Aim of the exercise: Copy word for word the part of the EDAC merge message from "The EDAC core used" to "type of memory.".

:: Document segment ::

Merge git://git.kernel.org/pub/scm/linux/kernel/git/mchehab/linux-edac

Pull EDAC internal API changes from Mauro Carvalho Chehab:
 "This changeset is the first part of a series of patches that fixes the
  EDAC sybsystem.  On this set, it changes the Kernel EDAC API in order
  to properly represent the Intel i3/i5/i7, Xeon 3xxx/5xxx/7xxx, and
  Intel E5-xxxx memory controllers.

  The EDAC core used to assume that:

       - the DRAM chip select pin is directly accessed by the memory
         controller

       - when multiple channels are used, they're all filled with the
         same type of memory.

  None of the above premises is true on Intel memory controllers since
  2002, when RAMBUS and FB-DIMMs were introduced, and Advanced Memory
  Buffer or by some similar technologies hides the direct access to the
  DRAM pins.

  So, the existing drivers for those chipsets had to lie to the EDAC
  core, in general telling that just one channel is filled.  That
  produces some hard to understand error messages like:

       EDAC MC0: CE row 3, channel 0, label "DIMM1": 1 Unknown error(s): memory read error on FATAL area : cpu=0 Err=0008:00c2 (ch=2), addr = 0xad1f73480 => socket=0, Channel=0(mask=2), rank=1

  The location information there (row3 channel 0) is completely bogus:
  it has no physical meaning, and are just some random values that the
  driver uses to talk with the EDAC core.  The error actually happened
  at CPU socket 0, channel 0, slot 1, but this is not reported anywhere,
  as the EDAC core doesn't know anything about the memory layout.  So,
  only advanced users that know how the EDAC driver works and that tests
  their systems to see how DIMMs are mapped can actually benefit for
  such error logs.

  This patch series fixes the error report logic, in order to allow the
  EDAC to expose the memory architecture used by them to the EDAC core.
  So, as the EDAC core now understands how the memory is organized, it
  can provide an useful report:

       EDAC MC0: CE memory read error on DIMM1 (channel:0 slot:1 page:0x364b1b offset:0x600 grain:32 syndrome:0x0 - count:1 area:DRAM err_code:0001:0090 socket:0 channel_mask:1 rank:4)

  The location of the DIMM where the error happened is reported by "MC0"

:::
:: Recorded information ::

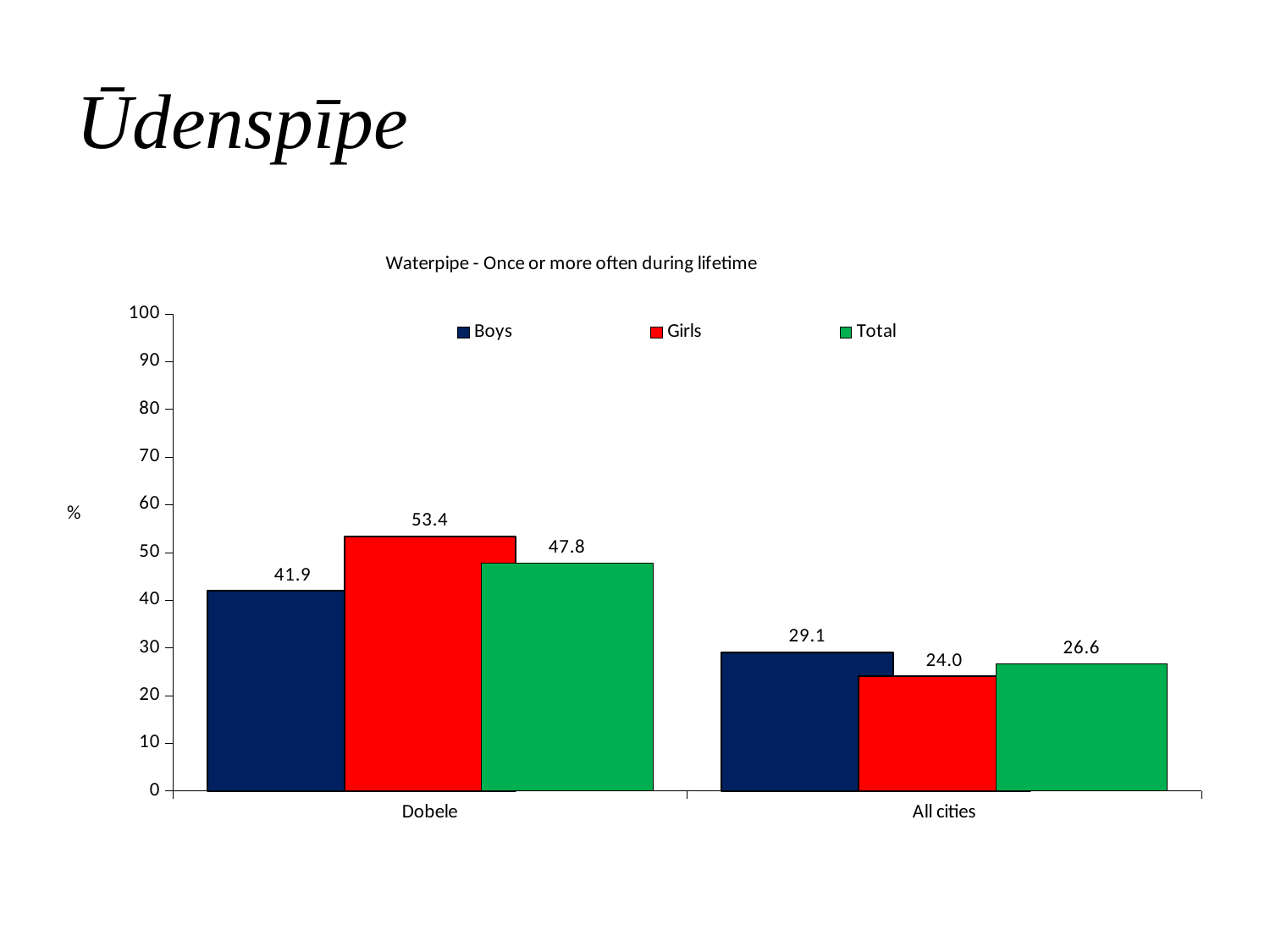
How many categories are shown on the x axis? 2 What is the value for Girls in Dobele? 53.4 Is the Total value for Dobele greater or less than 40? greater Which is larger, the Boys value in Dobele or the Boys value in All cities? Dobele What kind of chart is shown on the slide? bar chart Which series has the highest value in Dobele? Girls How many series does the legend list? 3 What is the value for Boys in All cities? 29.1 What is the title of the chart? Waterpipe - Once or more often during lifetime What is the value for Total in All cities? 26.6 What is the difference between the Girls value in Dobele and the Girls value in All cities? 29.4 Which series has the lowest value in All cities? Girls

:::

Output:
The EDAC core used to assume that:

       - the DRAM chip select pin is directly accessed by the memory
         controller

       - when multiple channels are used, they're all filled with the
         same type of memory.